▶ _Supplied material_
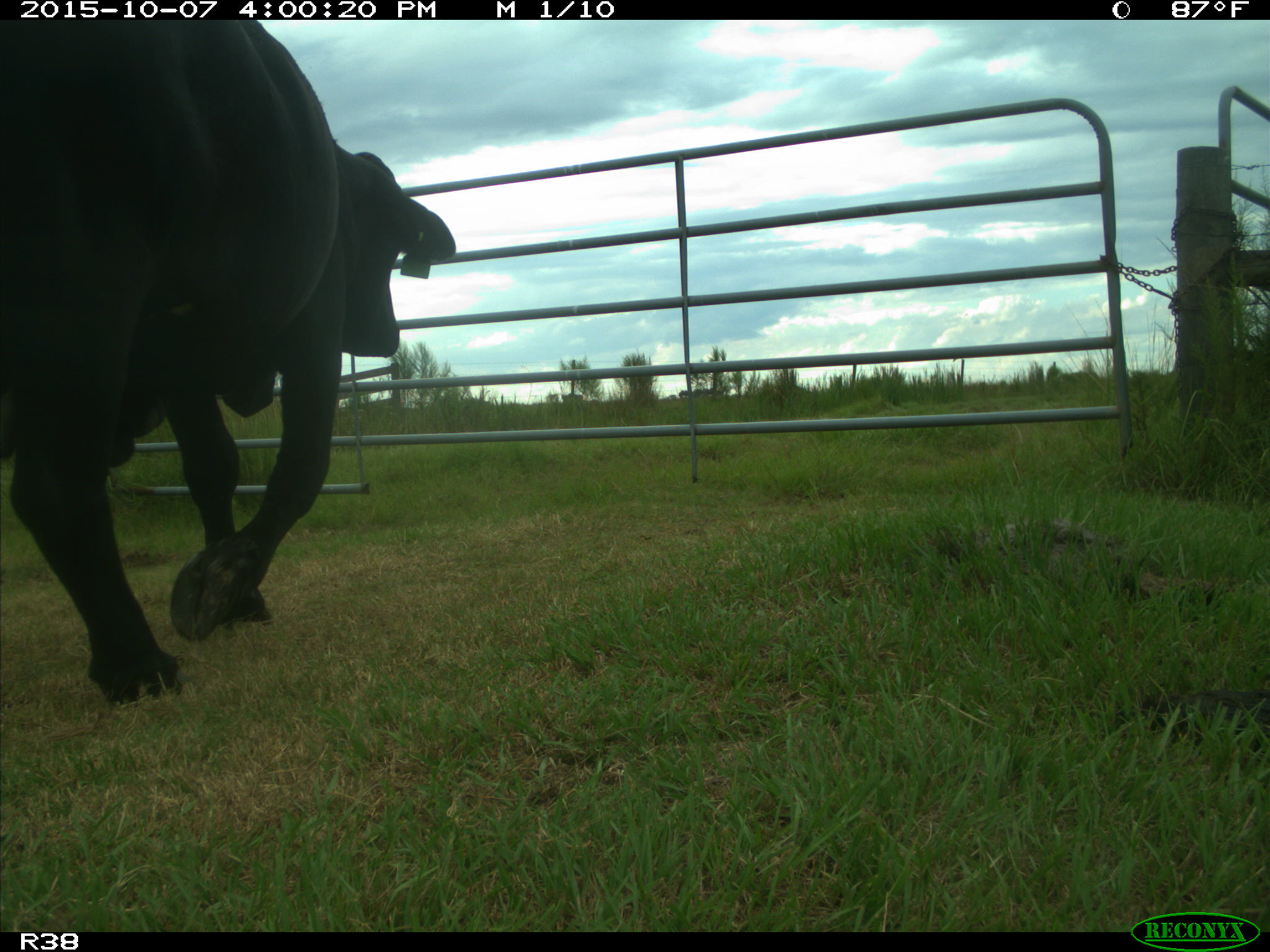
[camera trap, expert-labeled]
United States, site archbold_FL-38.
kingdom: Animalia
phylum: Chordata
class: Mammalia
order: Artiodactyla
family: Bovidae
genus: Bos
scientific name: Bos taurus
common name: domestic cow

▶ _Problem to work on_
Return only those lines that run from the one containing "kingdom: Animalia" through the end of the entries, keeping each exactly as written.

▶ _Response to the task_
kingdom: Animalia
phylum: Chordata
class: Mammalia
order: Artiodactyla
family: Bovidae
genus: Bos
scientific name: Bos taurus
common name: domestic cow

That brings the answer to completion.